● **Work instruction A**
In the LPG thread, which company does MicknPat name as the only one known to sell auto LPG in Spain?
● **Work instruction B**
Return the passage of the LPG thread that begins at the words "## 100734 (Aug" and ends after the words "of your experiences.".
[[ Exercise passage, beginning ]]
# Cost of LPG (autogas) in Spain



## 100734 (Aug 28, 2006)

Hi,
Anybody know the cost of LPG bulk supply (autogas) in Spain and Portugal at the moment.

If anybody has any knowledge of the fuel stations supplying gas in Spain I would be pleased to hear of your experiences.

I am traveling down to ayamonte on the borders of Portugal and Spain next month (by the River Guardiana) and then on to Alicante. Have identified the stations shown on websites at Seville and Alicante. And I will fill up over the border in Portugal while down there, does any body know any other useful sites.

thanks

Dave and Lynn Antill


----------



## Don_Madge (May 1, 2005)

Hello Dave & Lynn,

Go to http://www.gas-tankstellen.info/menu.php?language=en_US then do a search for Spain and all will be revealed.

Don


----------



## MicknPat (Jul 18, 2005)

Dave & Lynn,

The only company that I know of in Spain that sells AUTO LPG is Repsol.

This is a link to their map showing the locations of their filling stations .

< Click Here >

I have just myself checked out that Repsol 'link' and it appears to no longer give the address or telephone number of each filling station when you clicked on a station on the map 

We spent 7 months in Spain all on one camp site so the only LPG filling stations we visited were at Alicante and Valencia.

They are not that easy to find so check out the Multimap links I have done.

*Alicante*
www.multimap.com/map/browse.cgi?lat=38.3038&lon=-0.5218&scale=5000&icon=x

*Valencia*

www.multimap.com/map/browse.cgi?lat=39.457&lon=-0.4087&scale=5000&icon=x

Hope this helps?


----------
[[ Exercise passage, end ]]
[[ Collected data, beginning ]]
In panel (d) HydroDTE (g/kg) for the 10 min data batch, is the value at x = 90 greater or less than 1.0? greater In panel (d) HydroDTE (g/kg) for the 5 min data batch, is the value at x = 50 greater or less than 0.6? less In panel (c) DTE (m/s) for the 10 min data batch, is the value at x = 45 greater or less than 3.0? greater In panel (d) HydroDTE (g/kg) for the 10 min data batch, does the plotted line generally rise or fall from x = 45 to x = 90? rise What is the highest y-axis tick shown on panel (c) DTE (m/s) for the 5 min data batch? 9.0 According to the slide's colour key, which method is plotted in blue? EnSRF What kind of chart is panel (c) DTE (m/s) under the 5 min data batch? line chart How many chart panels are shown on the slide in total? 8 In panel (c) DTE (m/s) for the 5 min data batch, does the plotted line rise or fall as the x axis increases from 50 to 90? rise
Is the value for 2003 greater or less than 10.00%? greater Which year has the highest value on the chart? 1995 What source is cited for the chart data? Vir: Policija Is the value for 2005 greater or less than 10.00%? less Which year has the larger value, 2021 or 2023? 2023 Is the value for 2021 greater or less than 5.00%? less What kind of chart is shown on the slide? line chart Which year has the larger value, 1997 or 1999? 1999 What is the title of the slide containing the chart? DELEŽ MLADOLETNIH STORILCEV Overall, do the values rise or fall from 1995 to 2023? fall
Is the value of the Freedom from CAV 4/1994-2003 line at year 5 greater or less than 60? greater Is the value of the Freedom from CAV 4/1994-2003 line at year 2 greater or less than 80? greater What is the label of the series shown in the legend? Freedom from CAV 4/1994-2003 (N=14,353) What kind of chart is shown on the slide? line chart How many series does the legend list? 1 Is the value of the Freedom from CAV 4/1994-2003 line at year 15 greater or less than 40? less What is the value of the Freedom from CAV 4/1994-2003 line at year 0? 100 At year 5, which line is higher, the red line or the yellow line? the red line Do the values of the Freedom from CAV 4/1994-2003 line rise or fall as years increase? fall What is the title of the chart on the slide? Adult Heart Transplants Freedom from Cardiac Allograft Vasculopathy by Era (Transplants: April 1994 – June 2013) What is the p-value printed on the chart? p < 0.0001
[[ Collected data, end ]]
● **Written reply A**
Repsol

● **Written reply B**
## 100734 (Aug 28, 2006)

Hi,
Anybody know the cost of LPG bulk supply (autogas) in Spain and Portugal at the moment.

If anybody has any knowledge of the fuel stations supplying gas in Spain I would be pleased to hear of your experiences.